So you’ve spent too much time out in the sun and are now a fetching shade of lobster red.
Is that just regular old sunburn, or could you be allergic to the sun?
Sun allergy is a real thing, and few of us are aware of what it actually entails.
Being allergic to sunlight isn’t just hating warm weather. It’s a physical reaction on the skin that isn’t usually dangerous, but can cause some pain and irritation.
Dr Clare Morrison, GP and medical advisor at Medexpress, explains: ‘Sun allergy is a condition in which sun exposure causes a reaction in the skin.
‘Polymorphic light eruption is the most common type, particularly in young fair-skinned women.
‘It usually starts in spring, and affects parts of the body that have been covered during the winter, but which are now exposed, such as the arms and neck.
‘Early signs and symptoms include itching, redness, soreness, and rashes, which may include small red bumps or blisters. These occur within minutes or hours after sun exposure.’
It can be tricky to diagnose sun allergies, as the symptoms can vary from person to person. While one person might have a rash, another might just have seriously sore skin even if they’re loaded up with SPF.
The key to recognising sun allergy is noticing that symptoms are triggered by exposure to sunlight. To test this, simple cover up an area of skin and see if the symptoms improve.
Along with pain and irritation, having a sun allergy can affect your health in another way.
Having uncomfortable reactions to the sun can make people avoid going outside when the clouds are gone, which can lead to a vitamin D deficiency. Those who avoid the sun due to an allergy may need to take a vitamin D supplement – a GP can perform a blood test to check your levels.
The way to protect yourself from sun damage, whether in the form of sunburn, an allergic reaction, or otherwise, is to block the sun’s harmful rays from penetrating the skin.
Wear suitable clothing, use sunblock with a high SPF, and stay indoors on especially sunny days.
Common symptoms of sun allergy:
- Painful skin
- Tiny bumps on the skin
- Scaly, crusted, or bleeding skin
Some sun allergy symptoms can be easily confused with other summer ailments, such as hay fever, eczema, and insect bites.
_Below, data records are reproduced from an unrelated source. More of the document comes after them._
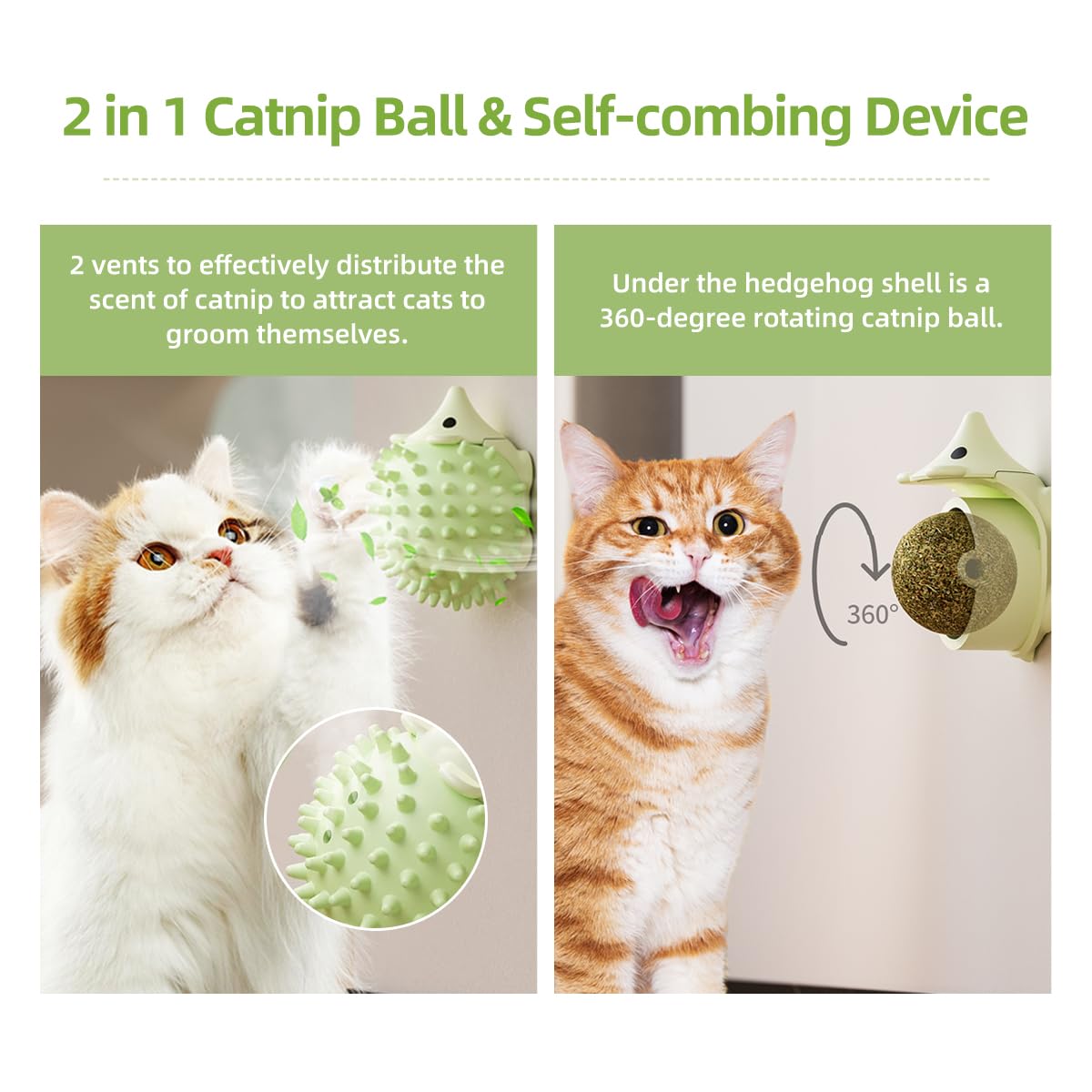 2 in 1 Catnip Ball & Self-combing Device

2 vents to effectively distribute the scent of catnip to attract cats to groom themselves.

Under the hedgehog shell is a 360-degree rotating catnip ball.

360°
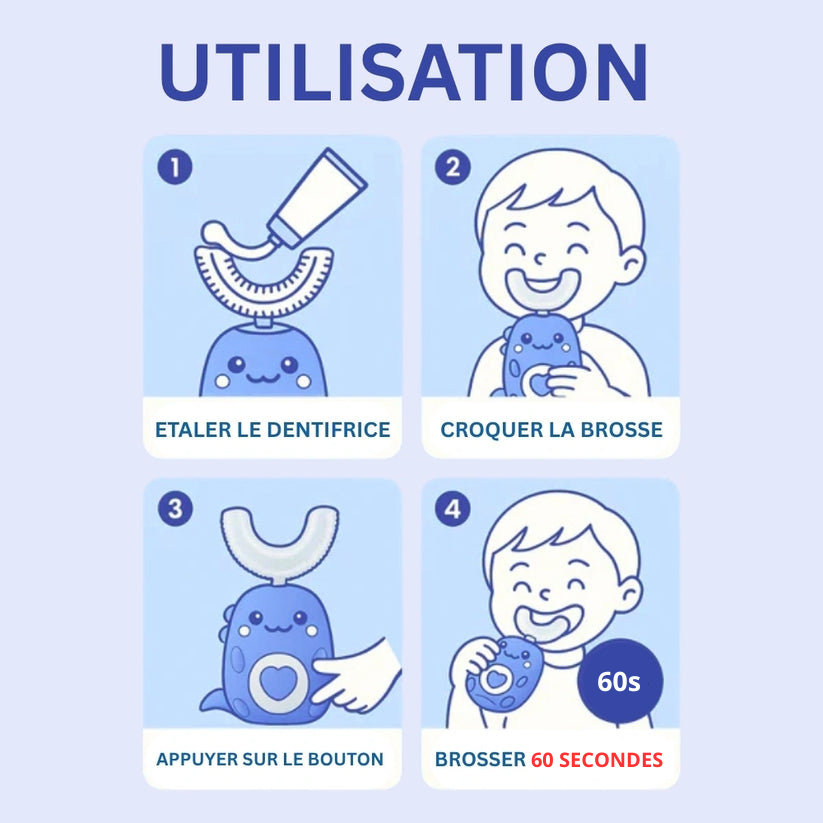 UTILISATION

1

ETALER LE DENTIFRICE

2

CROQUER LA BROSSE

3

APPUYER SUR LE BOUTON

4

60s

BROSSER 60 SECONDES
They can manifest in similar ways, so it’s important to work out what’s causing your pain before you go ahead with any DIY remedies.
‘Summer is also time when we get hot and sweaty, potentially putting us at risk of yeast infections,’ says Clare. ‘We also spend more time outdoors, increasing exposure to pollens and grasses, which can cause hay fever, urticaria (hives), eczema and itching; and also insect bites.
‘To soothe these symptoms, keep out of the sun, wear thin layers of cotton clothing, keep cool, and shower daily in warm water. Itchy skin can be eased by using an unscented moisturiser or calamine lotion.
‘Provided the triggers are avoided, sun allergy symptoms will generally go away without treatment within a few days.
‘However, if the symptoms are particularly severe or persistent, do check with your doctor, in case medical treatment is required.’
Summer is tough and your health needs to be a priority. Do all the stuff you know you should – drink plenty of water, take time in the shade, wear sunscreen – but do go to a doctor if you’re concerned.